Taavi Rehemägi for Dashbird

Posted on Oct 1, 2020 • Edited on Apr 22, 2021 • Originally published at dashbird.io

The Ultimate Guide to AWS DynamoDB

#aws #serverless

AWS DynamoDB changed the database game in Serverless and continues to do so, as its design repeatedly proves its huge value. This guide takes you through everything there is to know about DynamoDB so you can rest assured you're using the service in its best way and reaping all of the benefits.

What is AWS DynamoDB?

DynamoDB is a key-value and document database with single-digit millisecond response times at any scale. It's a fully managed durable database with built-in security, backup and restore capabilities.

A keyword you'll often hear with DynamoDB is that it is a NoSQL database, which simply means it doesn't use the traditional SQL query language used in relational databases. Its design is to reduce complexity between tables by consolidating objects into a common collection or "schemaless" table in a NoSQL database. These objects are then grouped together based on common themes, which will meet the conditions of the common queries of the application that you set.

Key Concepts:

Table: as a collection that can hold a virtually infinite number of items, it may also have secondary indexes associated

Secondary Index: duplicates table items using a different primary-key and sort-key

Primary Key: a special form of attribute that is used to reference items, similarly to an item ID

Sort Key: another special form of attribute that is used to organize items in a different sorting order

Item: the most basic unit in AWS DynamoDB, it holds the data attributes structured in a JSON

Attribute: a key value pair that contains informational data-points about an item in the database table

Streams: a constant stream of state-changing operations executed against a table

Query: operation to retrieve a particular item (or set of items)

Scan: operation to scan the entire table or a section of it

Filter: rules to apply after a query or scan has executed, but before results are returned to the requester

Relational Database Systems (RDBMS) vs NoSQL Database

While a relational database still has its place such as when flexibility is needed, as computing costs have increasingly become the main consumer of a business' budget, the world needs faster speeds to match scaling demands. RDBMS can also see query performance become unpredictable and highly variable, and as more data is loaded in, it can also degrade.

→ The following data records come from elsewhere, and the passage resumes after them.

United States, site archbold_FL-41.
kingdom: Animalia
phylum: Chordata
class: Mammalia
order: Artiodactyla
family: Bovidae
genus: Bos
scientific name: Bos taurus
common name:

When it comes to NoSQL design, data can be queried efficiently however only in a finite amount of ways. Therefore, it's important to understand the specific questions it'll be answering before any design takes place. Also to note, unlike with RDBMS, your aim should be to have as few tables as possible.

How does DynamoDB store data?

Although there is some rigidity within the service, DynamoDB supports two data models allowing for slightly different needs and some flexibility.

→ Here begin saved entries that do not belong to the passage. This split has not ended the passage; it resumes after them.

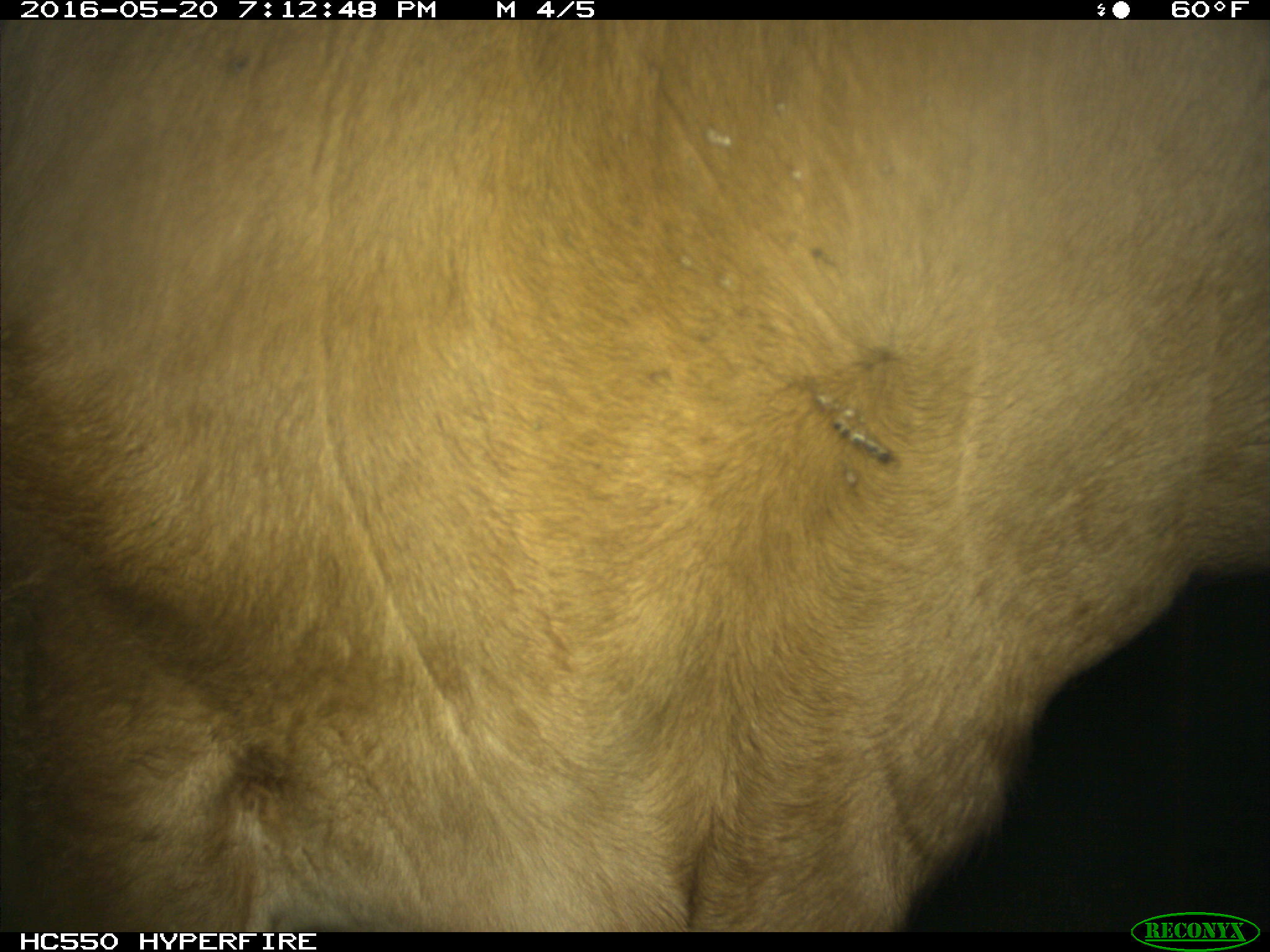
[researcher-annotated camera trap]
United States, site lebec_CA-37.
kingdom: Animalia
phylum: Chordata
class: Mammalia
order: Artiodactyla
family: Bovidae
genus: Bos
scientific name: Bos taurus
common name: domestic cow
Bos taurus (domestic cow).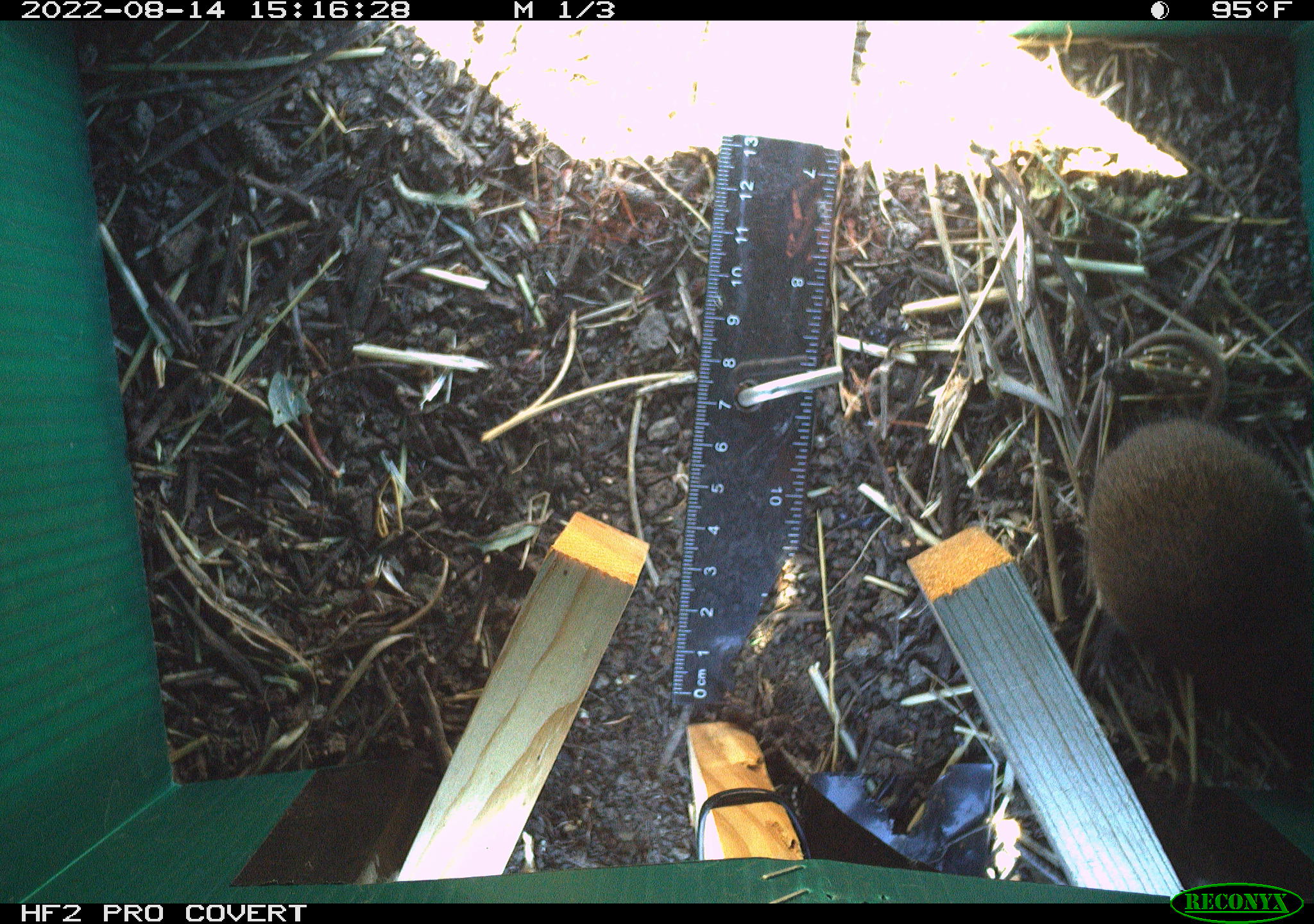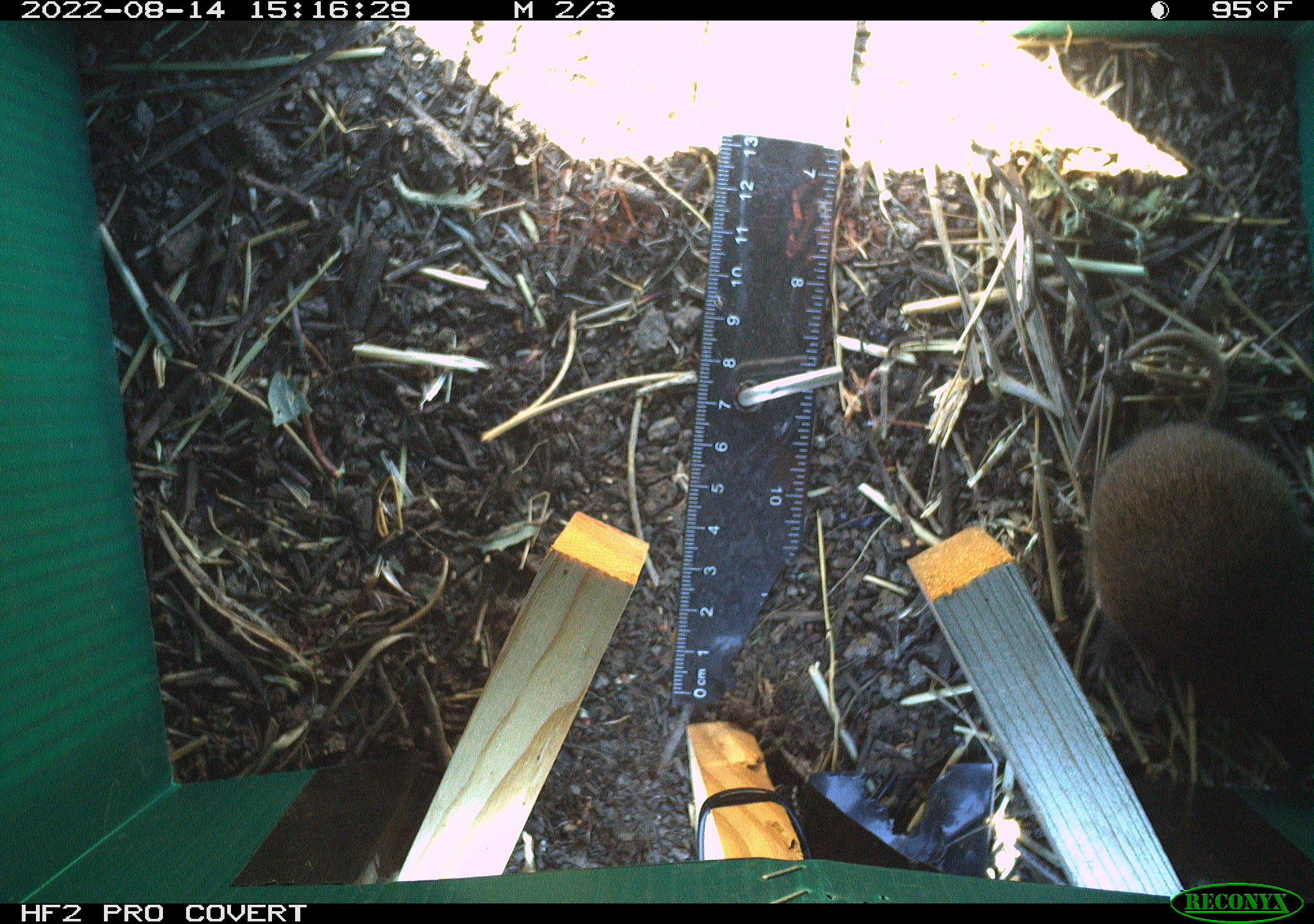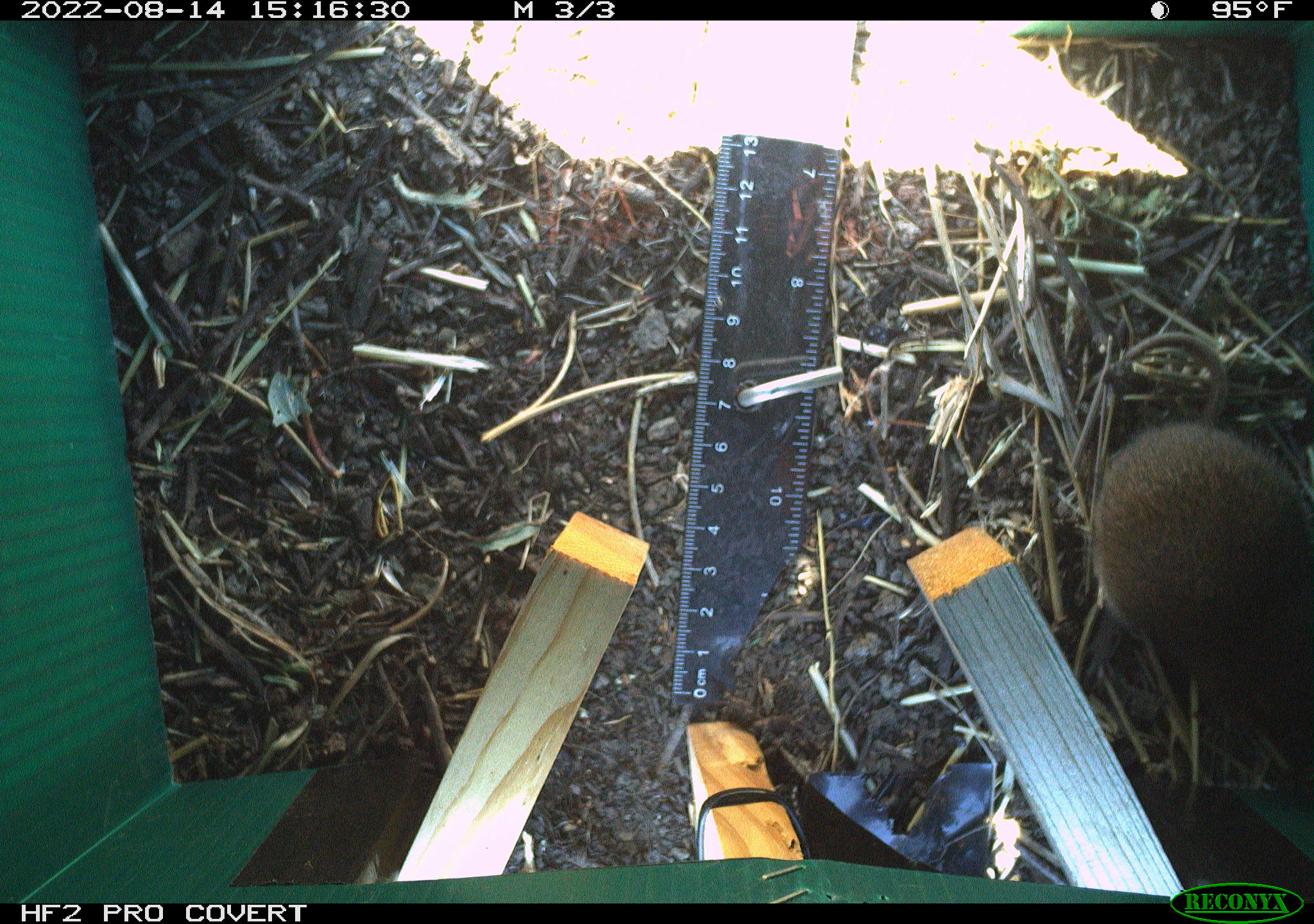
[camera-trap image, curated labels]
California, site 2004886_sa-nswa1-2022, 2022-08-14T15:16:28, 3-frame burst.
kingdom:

First is the key-value store, a scaled-up distributed hash table. The items within the table are uniquely identifiable by a key-value pair of attributes, which is used to GET, SET, UPDATE and DELETE. There are two types of attributes: the Primary Key, which works similarly to an item ID, and the Sort Key, which allows for ordering the items.

As we know, hash tables are reliable, consistent and fast whatever their size, however their drawback is that only one record can be retrieved at a time.

To combat this, DynamoDB can also be used as a wide-column store meaning that each row can have any number of columns at any time. This B-tree data structure and secondary index provides the option to find an item while also allowing for range queries. They can be used to reference and order items by different Primary Keys and Sort Keys. It's also important to remember that DynamoDB is a schema-less database, in which items can have different sets of attributes.

What is DynamoDB autoscaling and how does it work?

One of the biggest benefits of serverless computing is the hands off approach developers can take when it comes to time and budget-consuming aspects, and one of these is ensuring that capacity is never limited or underused. DynamoDB automatically scales to manage surges in demand without throttling issues or slow response, and then conversely reduces down so resources aren't wasted.

The service does this using AWS Application Auto Scaling, which allows tables to increase read and write capacity as needed using your own scaling policy. This policy specifies whether you want to scale these capacities, and the minimum and maximum provisioned capacity unit settings. It also includes a target utilization (the percentage of consumed provisioned throughput), which, along with a target tracking algorithm, ensures the throughput matches as near to the set target no matter the workload.

What is DynamoDB used for, and when is it used?

DynamoDB can handle more than 10tr requests per day and can support peaks of more than 20m requests per second, making it one of AWS' top services for applications needing low latency data access at any scale.

The service was born out of Amazon's own need for a more advanced database, after it's Black Friday sales started. RDBMS features, such as joins, were slow at scale, and they found that other features, namely, strict consistency functionality weren't always necessary and so could be relaxed. In both cases, the RDBMS features were adding cost and with NoSQL, CPU and memory could be vastly reduced.

As speed is of the essence and from a technical standpoint, we need shorter initialization steps while still maintaining high security, DynamoDB is perfect as access is over HTTP and the service uses AWS IAM. These two elements mean that your database is always protected and that the requests are authenticated and validated quickly without the need for complex network configuration, such as network partitioning.

Use Cases

There are endless use cases for DynamoDB as it's a service that is needed in a huge amount of situations. Growing companies such as Lyft and AirBnb as well as long-standing enterprises, such as Capital One and Nike use the service within their architecture.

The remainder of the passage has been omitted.